**Short task 1:** Repeat word for word the part of the passage on divorce taxes below that opens with the words containing "Dependency Exemptions" and closes with "its best advantage.".
**Short task 2:** List each specific kind of marital asset that the passage on divorce taxes below names as making a tax advisor especially important.

**Passage given:**
= = = = = = =

There are many regulations enacted by the Internal Revenue Service (IRS) in regards to the tax consequences of a divorce and various sections of the Internal Revenue Code address or apply to them.

 

Common Issues

 

The following explanations contain a general summary of the more common issues that are likely to occur with respect to the tax consequences of a divorce. It may be advisable to call a tax advisor before the divorce is final. An advisor is especially important if the assets of the marriage include items such as a business, home(s), pension benefits, and other potential sources of complication. Thus, you should discover all of the tax implications early and plan accordingly.

 

Dependency Exemptions

 

The exemption for dependent children usually is awarded to the spouse that has physical custody of the children (the custodial spouse). However, the custodial spouse can choose to waive the right to the dependent children exemption, thus permitting the non-custodial spouse to claim it. Yet, it is most logical to award the exemption to the spouse who can gain the greatest tax benefit from it so that they will have more money to spend for child support or other such payments. However, this strategy may not always be used to its best advantage.

= = = = = = =

**Collected data:**
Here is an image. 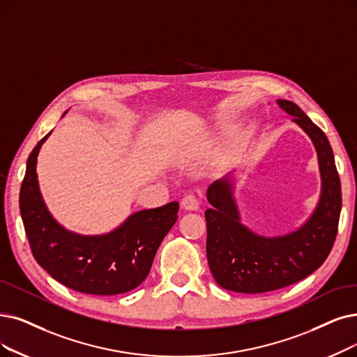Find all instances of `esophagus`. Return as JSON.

= = = = = = =

**Solution 1:**
Dependency Exemptions

 

The exemption for dependent children usually is awarded to the spouse that has physical custody of the children (the custodial spouse). However, the custodial spouse can choose to waive the right to the dependent children exemption, thus permitting the non-custodial spouse to claim it. Yet, it is most logical to award the exemption to the spouse who can gain the greatest tax benefit from it so that they will have more money to spend for child support or other such payments. However, this strategy may not always be used to its best advantage.

**Solution 2:**
- a business
- home(s)
- pension benefits